By Mat Clothier, CEO, Cloudhouse
Across global industries, the financial services sector is among the most regulated. Ensuring compliance is an increasingly complex undertaking, and firms have not been short of challenges presented by factors such as Brexit laws impacting on the flow of data between the UK and the EU. The introduction of GDPR in 2018 has also had wide-reaching implications in terms of data security and the resulting fines in the case of misuse of information or cyber-attack.
With financial services needing to adapt to a changing landscape, a rapidly emerging piece of the compliance puzzle is the need to address end-of-life systems and upcoming deadlines for end-of-support. This is particularly crucial in the case of server operating systems such as Windows Server 2012, with an end-of-life deadline currently set for 2023. But why is quick reactivity so crucial in this sector, and what do financial services firms need to consider moving forward?
The financial services landscape
Up-to-date operating systems such as Microsoft Windows can assist in providing a general safety net of underlying support, which can help financial services firms meet many regulations and provide the foundation for compliant apps. Persistence with an end-of-life system and failure to update or replace it can leave financial services firms falling foul of these requirements, leading to significant fines from non-compliance or a resulting data breach from a cyber-attack on a known vulnerable system.
The resulting loss of critical data can then have further implications for organisations in terms of inadvertently breaching established supplier agreements and obligations, plus the resulting inefficiencies from extended downtime. In the worst-case scenario, this can ultimately threaten the brand and long-term survival of the business.
With a range of risks that can pose serious challenges, the unique nature of the financial industry can be an additional roadblock to compliance. Strong market competition among financial services firms can lead many in the industry to focus on IT investment to differentiate the business in a crowded sector. While understandably necessary as a tactic to compete, this focus can lead to priorities shifting, resulting in failing to address end-of-life dates early enough.
Like many industries, the financial industry has also been forced to tackle the challenges that have come with its employees working from home due to the Covid-19 pandemic, making it easier for the updating of systems to be put on the backburner and upcoming end-of-life dates to be missed during an extended period of crisis.
Putting end-of-life at front-of-mind
Financial services firms need to identify upcoming end-of-life dates as soon possible, ideally up to three years in advance in many cases. The key from here is ensuring that well-thought through programme is set up and a pathway to compliance is then established, as it's commonly the case that the last 20% of projects to update systems is the trickiest to navigate.

▶ **Extracted material**

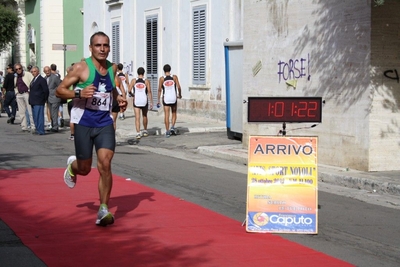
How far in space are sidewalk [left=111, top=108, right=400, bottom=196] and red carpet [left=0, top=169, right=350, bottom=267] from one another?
3.21 m

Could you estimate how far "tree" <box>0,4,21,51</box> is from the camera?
4416 centimetres

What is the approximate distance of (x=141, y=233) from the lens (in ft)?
27.0

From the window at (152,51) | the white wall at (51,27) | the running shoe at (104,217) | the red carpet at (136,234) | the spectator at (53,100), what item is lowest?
the red carpet at (136,234)

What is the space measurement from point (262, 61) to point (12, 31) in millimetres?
32313

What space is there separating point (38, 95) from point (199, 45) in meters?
6.41

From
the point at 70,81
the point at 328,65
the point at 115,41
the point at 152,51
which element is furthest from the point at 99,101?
the point at 115,41

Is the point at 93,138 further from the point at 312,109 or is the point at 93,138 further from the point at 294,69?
the point at 294,69

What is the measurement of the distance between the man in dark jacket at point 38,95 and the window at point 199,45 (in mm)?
5955

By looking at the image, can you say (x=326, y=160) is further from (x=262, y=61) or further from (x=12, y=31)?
(x=12, y=31)

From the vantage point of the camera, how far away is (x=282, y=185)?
8.57m

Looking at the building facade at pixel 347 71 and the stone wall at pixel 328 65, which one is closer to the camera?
the building facade at pixel 347 71

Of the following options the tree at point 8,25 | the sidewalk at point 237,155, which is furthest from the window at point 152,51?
the tree at point 8,25

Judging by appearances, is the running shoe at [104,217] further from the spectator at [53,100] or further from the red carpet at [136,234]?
the spectator at [53,100]

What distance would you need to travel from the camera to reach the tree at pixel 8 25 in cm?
4416
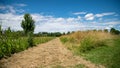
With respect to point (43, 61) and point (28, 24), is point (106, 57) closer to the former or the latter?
point (43, 61)

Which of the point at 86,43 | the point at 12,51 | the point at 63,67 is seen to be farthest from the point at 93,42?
the point at 63,67

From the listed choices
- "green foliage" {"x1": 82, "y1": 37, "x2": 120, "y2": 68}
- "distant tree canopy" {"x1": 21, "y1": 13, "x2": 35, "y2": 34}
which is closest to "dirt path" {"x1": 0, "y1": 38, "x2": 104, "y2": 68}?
"green foliage" {"x1": 82, "y1": 37, "x2": 120, "y2": 68}

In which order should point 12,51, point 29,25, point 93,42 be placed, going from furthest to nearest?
1. point 29,25
2. point 93,42
3. point 12,51

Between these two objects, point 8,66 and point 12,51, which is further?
point 12,51

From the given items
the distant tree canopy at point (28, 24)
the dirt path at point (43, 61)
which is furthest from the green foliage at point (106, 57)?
the distant tree canopy at point (28, 24)

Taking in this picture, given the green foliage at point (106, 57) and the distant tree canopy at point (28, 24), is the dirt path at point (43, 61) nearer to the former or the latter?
the green foliage at point (106, 57)

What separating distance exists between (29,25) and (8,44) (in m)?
44.5

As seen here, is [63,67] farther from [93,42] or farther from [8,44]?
[93,42]

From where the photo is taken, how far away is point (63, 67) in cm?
689

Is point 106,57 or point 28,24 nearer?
point 106,57

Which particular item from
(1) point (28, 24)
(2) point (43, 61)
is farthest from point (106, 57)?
(1) point (28, 24)

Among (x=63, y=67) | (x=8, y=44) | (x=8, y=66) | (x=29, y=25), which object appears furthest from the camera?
(x=29, y=25)

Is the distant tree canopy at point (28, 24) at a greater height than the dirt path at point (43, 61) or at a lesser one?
greater

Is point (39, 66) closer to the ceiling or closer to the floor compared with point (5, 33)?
closer to the floor
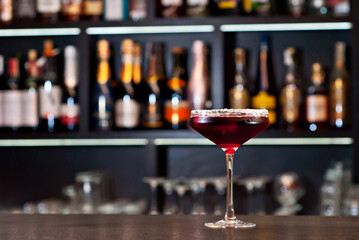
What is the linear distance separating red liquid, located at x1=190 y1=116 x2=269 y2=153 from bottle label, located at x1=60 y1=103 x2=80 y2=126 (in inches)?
51.4

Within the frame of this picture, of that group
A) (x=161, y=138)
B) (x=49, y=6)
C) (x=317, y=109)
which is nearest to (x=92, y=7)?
(x=49, y=6)

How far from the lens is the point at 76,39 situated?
2.33 m

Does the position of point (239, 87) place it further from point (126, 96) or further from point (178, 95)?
point (126, 96)

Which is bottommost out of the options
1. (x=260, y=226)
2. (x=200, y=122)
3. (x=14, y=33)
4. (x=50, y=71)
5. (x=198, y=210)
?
(x=198, y=210)

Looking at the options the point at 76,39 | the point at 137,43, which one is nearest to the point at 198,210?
the point at 137,43

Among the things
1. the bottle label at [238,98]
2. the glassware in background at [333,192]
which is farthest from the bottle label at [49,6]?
the glassware in background at [333,192]

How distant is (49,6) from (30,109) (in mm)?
371

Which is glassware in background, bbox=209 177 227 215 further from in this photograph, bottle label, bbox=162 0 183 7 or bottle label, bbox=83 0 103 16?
bottle label, bbox=83 0 103 16

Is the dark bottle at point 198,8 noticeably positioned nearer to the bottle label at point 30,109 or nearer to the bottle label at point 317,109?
the bottle label at point 317,109

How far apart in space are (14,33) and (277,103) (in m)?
0.97

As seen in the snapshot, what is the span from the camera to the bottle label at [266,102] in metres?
2.12

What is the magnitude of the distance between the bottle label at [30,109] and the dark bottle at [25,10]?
0.91 feet

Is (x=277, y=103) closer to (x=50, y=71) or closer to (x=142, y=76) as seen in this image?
(x=142, y=76)

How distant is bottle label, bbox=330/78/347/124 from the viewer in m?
2.06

▶ **Work request 1**
Reproduce the passage on end-of-life systems in financial services between "The financial services landscape" and "known vulnerable system.", inclusive.
▶ **Work request 2**
Carry on writing the passage on end-of-life systems in financial services from the point where it stops.
You won't need the lines for this.

▶ **Written response 1**
The financial services landscape
Up-to-date operating systems such as Microsoft Windows can assist in providing a general safety net of underlying support, which can help financial services firms meet many regulations and provide the foundation for compliant apps. Persistence with an end-of-life system and failure to update or replace it can leave financial services firms falling foul of these requirements, leading to significant fines from non-compliance or a resulting data breach from a cyber-attack on a known vulnerable system.

▶ **Written response 2**
Financial services firms need to view these projects as ones driven by business decisions, not technology. What many need to also remember is that there's no one-size-fits-all approach when it comes to addressing end-of-life. In the case of where a move to a new operating system is needed, some applications can be moved to a more modern platform, but others may struggle due to incompatibility. Tools and expertise can enable firms to determine which apps are likely to successfully make the switch and identify the ones that potentially won't, and help plan for alternative solutions to be implemented to benefit the business.
There may be cases where fully replacing an end-of-life operating system is not viable for the business, potentially due to cost. The expertise and solutions of an external provider can allow the aging system to be protected and updated as best as possible to ensure it continues to meet the technology and regulatory requirements of the business. This means that organisations can avoid the back-to-front approach of investing heavily in completely replacing a system to a new version just so it can provide the same tools as it did before.
Keeping pace with technological change
The pace of technological change means that patches, feature updates and version updates are an almost constant occurrence across industries. What is new today is legacy tomorrow, so it's crucial for financial services firms to monitor their systems and ensure that they're aware of changes in advance of when they happen.
Partnership with the right external expertise can help firms to keep a more comprehensive record of changes that have been made to systems, allowing greater visibility and clarity for regulators, preventing systems from gradually drifting away from their desired state as updates are made. Doing so can also allow firms to have greater clarity of system end-of-life dates, enabling them to remain in control of their compliance with financial regulations and avoid the potential risks of failing to act.